== Segment start ==

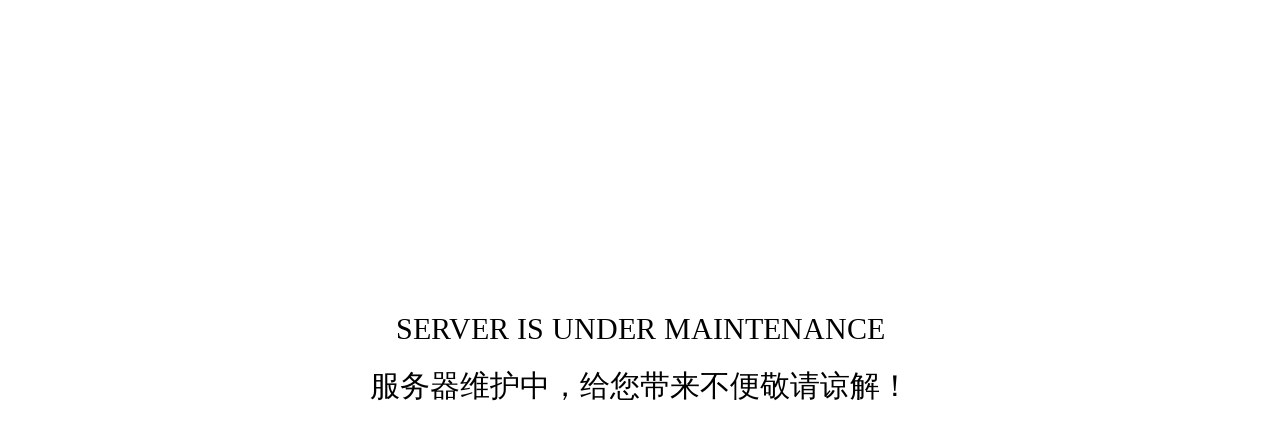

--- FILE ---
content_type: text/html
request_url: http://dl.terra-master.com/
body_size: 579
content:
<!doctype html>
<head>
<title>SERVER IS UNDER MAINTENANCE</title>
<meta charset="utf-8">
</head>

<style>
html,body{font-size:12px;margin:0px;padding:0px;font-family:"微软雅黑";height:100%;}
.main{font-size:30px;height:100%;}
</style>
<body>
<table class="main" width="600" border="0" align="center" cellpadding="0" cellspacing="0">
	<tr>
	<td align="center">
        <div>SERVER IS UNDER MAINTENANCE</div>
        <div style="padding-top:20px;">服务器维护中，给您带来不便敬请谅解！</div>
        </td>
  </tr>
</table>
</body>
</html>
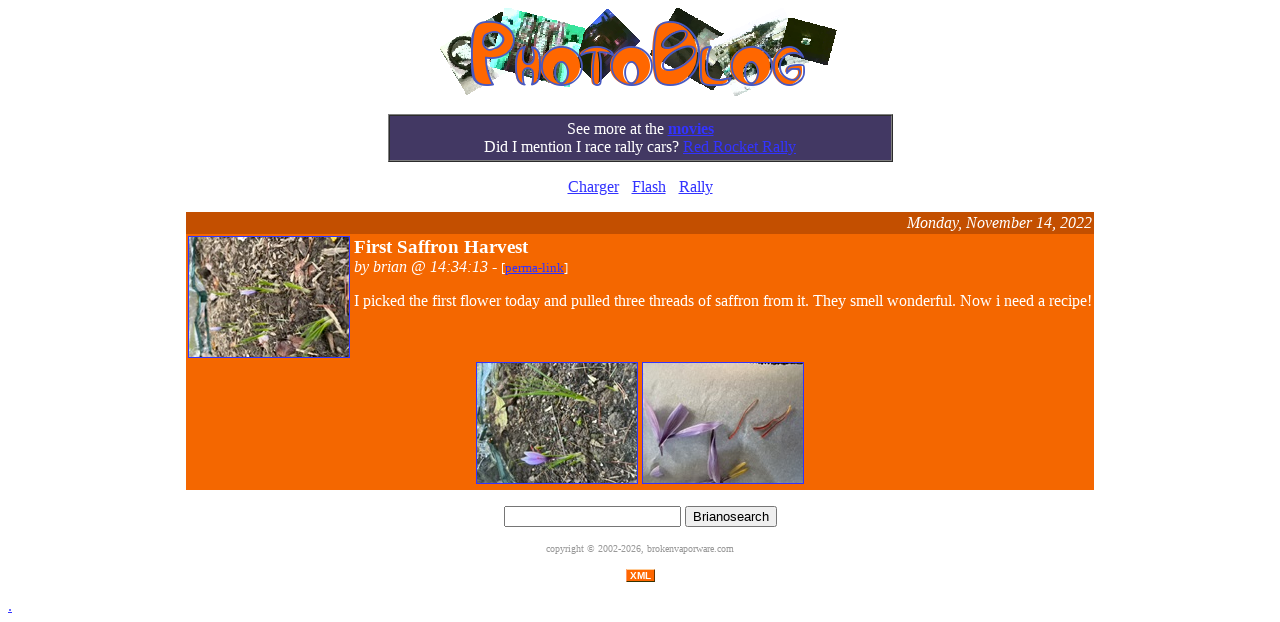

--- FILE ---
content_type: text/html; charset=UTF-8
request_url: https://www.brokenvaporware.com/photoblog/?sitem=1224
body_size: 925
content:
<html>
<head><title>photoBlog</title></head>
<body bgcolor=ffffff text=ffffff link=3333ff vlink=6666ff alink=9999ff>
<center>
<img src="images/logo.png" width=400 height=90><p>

== Segment end ==

**YOUR INSTRUCTIONS:** The answer must be the full listing retyped exactly, with no pictures in it.

**WRITTEN SOLUTION:**
--- FILE ---
content_type: text/html
request_url: http://dl.terra-master.com/
body_size: 579
content:
<!doctype html>
<head>
<title>SERVER IS UNDER MAINTENANCE</title>
<meta charset="utf-8">
</head>

<style>
html,body{font-size:12px;margin:0px;padding:0px;font-family:"微软雅黑";height:100%;}
.main{font-size:30px;height:100%;}
</style>
<body>
<table class="main" width="600" border="0" align="center" cellpadding="0" cellspacing="0">
	<tr>
	<td align="center">
        <div>SERVER IS UNDER MAINTENANCE</div>
        <div style="padding-top:20px;">服务器维护中，给您带来不便敬请谅解！</div>
        </td>
  </tr>
</table>
</body>
</html>

--- FILE ---
content_type: text/html; charset=UTF-8
request_url: https://www.brokenvaporware.com/photoblog/?sitem=1224
body_size: 925
content:
<html>
<head><title>photoBlog</title></head>
<body bgcolor=ffffff text=ffffff link=3333ff vlink=6666ff alink=9999ff>
<center>
<img src="images/logo.png" width=400 height=90><p>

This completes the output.